Fig. 2: Schematic representation of 4D-QSAR Methodology
Gromacs coordinates and topology files
The 3D structures were processed in PRODRG2 server [30] to generate coordinate and topology files of all the compounds from dataset. As the structures were not pre optimized, energy minimization option in PRODRG was chosen.
Wherever necessary, add hydrogen or hybridization patch was used during generation of coordinate and topology files. The charges generated in topology files by PRODRG server were manually replaced by gasteiger charges computed in UCSF chimera.
Fig. 3: 3 Alignment of conformers generated during MD simulation (CEP) (A) Aligned CEP of most active (reference) compound 22; (B) CEP of active compound 1 aligned with compound 22 (compound 22 shown blue colour); (C) CEP of active compound 2; (D) CEP of active compound 3; (E) CEP of active compound 12; (F) CEP of less active compound 21; (G) CEP of least active compound 30; (H) CEP of less active compound 31; (I) CEP of less active compound 45
Molecular dynamics simulation
Molecular Dynamics simulation was carried out in Gromacs 4.6.3. During MD simulation, GROMOS96 ffG43a1 force field was used in an explicit water model in a cubic box of 1A0 volume.
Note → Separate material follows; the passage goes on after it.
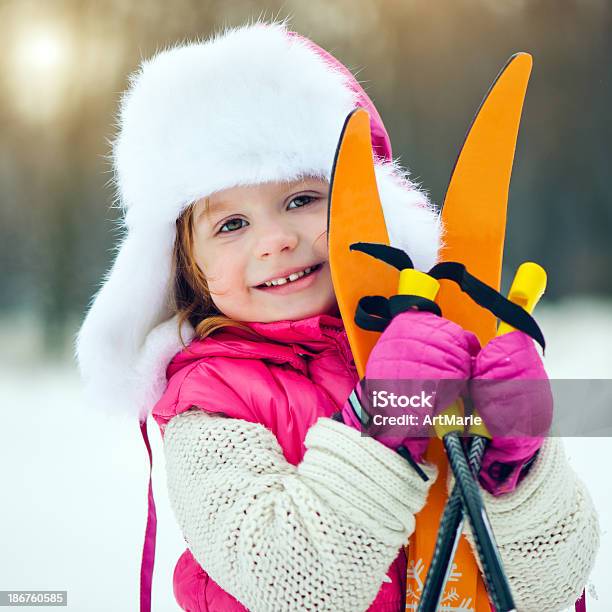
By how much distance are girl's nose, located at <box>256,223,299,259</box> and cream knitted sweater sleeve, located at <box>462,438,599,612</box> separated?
0.89 ft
MD simulation included heating the system at 50, 100, 200 and 350K for 20 picoseconds (ps) simulation time with 1 famto seconds (fs) step size. Long-range electrostatics and Van der waal interaction energies were calculated with a cut off radius of 1 Å with Particle Mesh Ewald (PME) method. Compound and solvent water was separately coupled. Parrinello-Rahman coupling and velocity rescaling thermostat (V-rescale) respectively controlled the pressure and temperature of the system. The system was then cooled down to 300 K. The trajectory generated was recorded at every 2 ps simulation time.
Alignment
The most active compound from dataset (Compound 22) was chosen as reference compound. Conformations of all other compounds generated during MD simulation were aligned to this reference compound. The alignments of conformers of the few most active (1, 2, 3 & 12) and least active compounds (21, 30 & 45) from dataset aligned with conformer of most active compound 22 are shown in fig. 3.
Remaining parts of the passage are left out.